Pubblichiamo un dialogo tra Francesco Monico, Docente di Sociologia del Cambiamento e Filosofia della Tecnica Isia di Roma e Direttore Accademia Unidee della Fondazione Pistoletto, Biella e Derrick de Kerckhove, Professore Emerito Letteratura Francese Università di Toronto
Il dialogo si è tenuto in occasione del Convegno di ricerca Public! Organizzato da Accademia Unidee – Fondazione Pistoletto e curato da Francesco Monico, Michele Cerruti But, Paolo Naldini, e che si è tenuto il 30 giugno e 1° luglio 2022 presso la sede dell’omonima accademia a Biella.
Francesco Monico: Il pubblico è un tema che appassiona tutti, come dice Bruno Latour è un matter of concern. Il pubblico è una comunità intorno un tema comune, perché in quanto animali narrativi siamo sincronizzati da una narrativa pubblica e il valore del pubblico è proprio questo valore di sincronizzazione sociale. Però nell’epoca della tecnica le tendenze dei media diventano egemoni e così oggi c’è un processo di disincronizzazione sociale attraverso la moltiplicazione della verità che c’è nei social media e quindi viene meno quella narrativa comune che generava il pubblico.
Derrick de Kerckhove: Direi che il problema è che il pubblico in quanto tale non esiste più! Il pubblico dipende dalla condivisione del linguaggio e delle parole, dall’incontro con gli altri, che si tratti di discussioni in grandi o piccoli gruppi. Ma nelle comunità tribali, anche se la lingua era condivisa e “sincronizzava”, come dici tu, la coesione sociale, non c’era un “pubblico” perché le persone erano unite dalle relazioni, non dall’occupare lo stesso spazio. Nelle comunità tribali non esisteva uno spazio “privato”. Lo spazio mentale, i bisogni, le preoccupazioni, le ansie, le gioie, le celebrazioni, tutto era condiviso dall’intera comunità in una sorta di ‘mente comune’. Il pubblico dipende da una chiara divisione tra uno spazio pubblico comune occupato da un numero qualsiasi di persone che a loro volta occupano uno spazio privato individuale. Il pubblico, come sostieni, è sincronizzato dalle narrazioni, cosa che avviene anche nelle comunità tribali, ma è definito dalla natura dello spazio che le persone occupano, cosa che non avviene nelle tribù. Nella cultura occidentale esistono due tipi principali di spazio (in altre culture, come in tutti i tipi di tribù, questo è completamente diverso): lo spazio pubblico e lo spazio privato. L’uno non esiste senza l’altro. Se le persone nel loro spazio mentale privato non sono più d’accordo con altri spazi privati, o perché non si parlano o perché il linguaggio non ha lo stesso significato per entrambe le parti, la coesione sociale viene meno. E fondamentalmente questo è ciò che sta accadendo oggi.

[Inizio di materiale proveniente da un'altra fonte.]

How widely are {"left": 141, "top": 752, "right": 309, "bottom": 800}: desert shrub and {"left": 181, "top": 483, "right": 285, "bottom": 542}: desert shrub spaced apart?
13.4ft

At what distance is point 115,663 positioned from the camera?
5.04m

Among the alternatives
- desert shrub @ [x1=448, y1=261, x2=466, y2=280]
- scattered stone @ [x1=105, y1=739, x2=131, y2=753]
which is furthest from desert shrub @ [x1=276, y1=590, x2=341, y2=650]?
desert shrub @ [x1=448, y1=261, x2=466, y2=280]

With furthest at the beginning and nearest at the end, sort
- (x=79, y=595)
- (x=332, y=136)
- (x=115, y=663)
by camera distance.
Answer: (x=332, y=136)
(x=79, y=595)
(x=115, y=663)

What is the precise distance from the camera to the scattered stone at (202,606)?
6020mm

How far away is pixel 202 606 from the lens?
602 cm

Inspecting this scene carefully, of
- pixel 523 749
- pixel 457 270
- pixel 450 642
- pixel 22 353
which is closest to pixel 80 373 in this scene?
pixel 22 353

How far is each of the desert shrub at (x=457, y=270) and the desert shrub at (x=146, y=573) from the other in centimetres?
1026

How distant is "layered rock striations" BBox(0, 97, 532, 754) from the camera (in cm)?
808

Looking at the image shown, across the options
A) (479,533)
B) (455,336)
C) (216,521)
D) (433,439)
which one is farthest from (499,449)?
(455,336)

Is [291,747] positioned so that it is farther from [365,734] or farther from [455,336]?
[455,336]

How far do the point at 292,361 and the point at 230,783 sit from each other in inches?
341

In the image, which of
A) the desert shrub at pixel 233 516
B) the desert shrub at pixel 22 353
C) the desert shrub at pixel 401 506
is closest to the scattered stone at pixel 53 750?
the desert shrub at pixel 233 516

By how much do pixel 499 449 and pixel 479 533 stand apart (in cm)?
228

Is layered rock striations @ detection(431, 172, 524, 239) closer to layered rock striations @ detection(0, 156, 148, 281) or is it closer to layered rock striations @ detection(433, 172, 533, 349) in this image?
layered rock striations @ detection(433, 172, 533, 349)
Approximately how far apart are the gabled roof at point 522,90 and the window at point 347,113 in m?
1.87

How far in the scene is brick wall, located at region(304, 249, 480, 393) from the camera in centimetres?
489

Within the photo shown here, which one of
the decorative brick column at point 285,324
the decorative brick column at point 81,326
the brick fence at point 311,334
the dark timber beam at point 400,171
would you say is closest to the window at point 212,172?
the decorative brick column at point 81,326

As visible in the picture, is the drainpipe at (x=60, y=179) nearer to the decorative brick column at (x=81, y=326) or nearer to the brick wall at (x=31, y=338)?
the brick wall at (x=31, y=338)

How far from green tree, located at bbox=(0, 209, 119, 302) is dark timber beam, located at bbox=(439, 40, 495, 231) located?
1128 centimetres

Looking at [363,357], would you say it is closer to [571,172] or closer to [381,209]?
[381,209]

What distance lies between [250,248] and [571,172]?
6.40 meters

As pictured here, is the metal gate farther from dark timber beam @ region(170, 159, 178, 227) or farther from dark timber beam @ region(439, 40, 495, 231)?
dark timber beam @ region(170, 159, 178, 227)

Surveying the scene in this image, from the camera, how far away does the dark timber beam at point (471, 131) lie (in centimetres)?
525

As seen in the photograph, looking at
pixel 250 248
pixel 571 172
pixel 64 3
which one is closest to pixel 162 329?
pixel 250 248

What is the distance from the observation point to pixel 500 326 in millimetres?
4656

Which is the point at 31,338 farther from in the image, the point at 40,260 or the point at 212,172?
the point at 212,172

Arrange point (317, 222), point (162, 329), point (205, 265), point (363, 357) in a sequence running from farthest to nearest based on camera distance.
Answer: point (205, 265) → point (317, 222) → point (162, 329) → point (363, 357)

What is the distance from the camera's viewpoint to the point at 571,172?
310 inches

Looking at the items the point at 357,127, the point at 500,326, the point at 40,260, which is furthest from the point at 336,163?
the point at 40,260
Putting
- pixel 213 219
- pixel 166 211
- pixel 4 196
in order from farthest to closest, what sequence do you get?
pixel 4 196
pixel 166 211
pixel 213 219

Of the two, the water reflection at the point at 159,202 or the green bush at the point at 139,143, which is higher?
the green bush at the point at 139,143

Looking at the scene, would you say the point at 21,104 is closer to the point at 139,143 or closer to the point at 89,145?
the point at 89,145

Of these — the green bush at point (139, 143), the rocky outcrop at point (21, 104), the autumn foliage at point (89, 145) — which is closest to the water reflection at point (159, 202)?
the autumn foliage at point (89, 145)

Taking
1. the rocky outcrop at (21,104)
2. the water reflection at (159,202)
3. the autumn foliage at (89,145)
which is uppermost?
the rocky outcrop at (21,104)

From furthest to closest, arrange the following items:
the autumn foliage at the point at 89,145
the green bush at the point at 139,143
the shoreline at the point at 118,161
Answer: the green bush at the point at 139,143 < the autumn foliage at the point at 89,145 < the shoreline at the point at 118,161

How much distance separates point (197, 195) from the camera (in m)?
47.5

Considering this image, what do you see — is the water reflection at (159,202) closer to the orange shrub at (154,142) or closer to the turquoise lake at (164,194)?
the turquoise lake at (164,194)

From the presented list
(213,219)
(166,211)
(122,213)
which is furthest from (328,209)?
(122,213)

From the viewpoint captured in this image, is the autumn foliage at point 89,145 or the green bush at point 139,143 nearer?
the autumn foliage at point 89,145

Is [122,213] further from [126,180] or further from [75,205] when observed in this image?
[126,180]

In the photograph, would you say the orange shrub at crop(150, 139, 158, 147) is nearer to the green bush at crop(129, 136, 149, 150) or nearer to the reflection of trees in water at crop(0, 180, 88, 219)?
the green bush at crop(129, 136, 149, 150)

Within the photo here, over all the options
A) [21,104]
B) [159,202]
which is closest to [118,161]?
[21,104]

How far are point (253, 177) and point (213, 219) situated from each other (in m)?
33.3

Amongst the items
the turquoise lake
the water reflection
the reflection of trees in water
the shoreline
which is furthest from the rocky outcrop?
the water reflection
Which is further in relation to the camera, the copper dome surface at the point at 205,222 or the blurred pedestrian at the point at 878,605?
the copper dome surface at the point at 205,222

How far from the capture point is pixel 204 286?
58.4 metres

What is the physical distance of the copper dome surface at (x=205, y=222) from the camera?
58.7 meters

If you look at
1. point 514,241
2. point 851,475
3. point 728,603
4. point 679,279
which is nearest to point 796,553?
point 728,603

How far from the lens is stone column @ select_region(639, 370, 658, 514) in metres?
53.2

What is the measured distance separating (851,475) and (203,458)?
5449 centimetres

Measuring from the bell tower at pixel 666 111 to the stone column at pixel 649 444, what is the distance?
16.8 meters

Il rapporto tra spazio pubblico e privato è una stretta distinzione tra l’oggettività della realtà esterna supportata dal linguaggio e la soggettività dello spazio privato interno. L’oggettività permette alle persone – con lo stesso linguaggio – di concordare su ciò che è reale e ciò che non lo è. Allo stesso modo, la soggettività permette qualsiasi tipo di fantasia, immaginazione o teoria. Nel mio pensiero posso avere ragione o meno, ma c’è una “realtà” al di fuori di me che esiste indipendentemente da me. In Occidente non è più così. Usiamo ancora le stesse parole, ma non hanno più lo stesso significato.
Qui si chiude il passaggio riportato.